Half full; half empty? The cynical and ever suspicious, the ideological and union bashers, the balance sheet tea readers, will paper the agreement with questions, assumptions, and bad faith to find fault in what is clearly a better deal for both the city and its teachers, esp. for its students with innovation, flexibility, and new options to help keep great teachers in classrooms built into the agreement.
New York was a leader in public education. Its schools modeled many around the country. After turf wars, power struggles, dysfunction on both sides (yes, the dreaded reserve room is feather bedding at its worst, but recall Bloomberg’s hire of the bureaucrat Joe Klein, followed by the disaster of Cathleen Black, waivered in and chased out) the contract directly addresses adult issues with real dialogue and doesn’t seem to be a ploy.
The gradual increases make sense.
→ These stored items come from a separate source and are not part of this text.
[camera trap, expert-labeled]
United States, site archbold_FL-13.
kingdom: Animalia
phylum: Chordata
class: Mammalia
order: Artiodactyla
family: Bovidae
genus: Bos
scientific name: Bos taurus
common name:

With strong real estate, construction, and retail markets, the city can absorb the increases with current taxes. It also sets a significant limit on new contracts for the city’s other labor units.
The key is will this contract, after teachers worked without security for 5 years, lead to improvements in the quality of student learning? That’s its purpose. That’s its mission.
Last year the Brooklyn school (Edward R. Murrow) with the long streak of chess championships had problems rising money for trips. Let’s hope the city finds a little money in its budget for its amazing students, providing them with the experiences that restore the proud traditions of New York public education.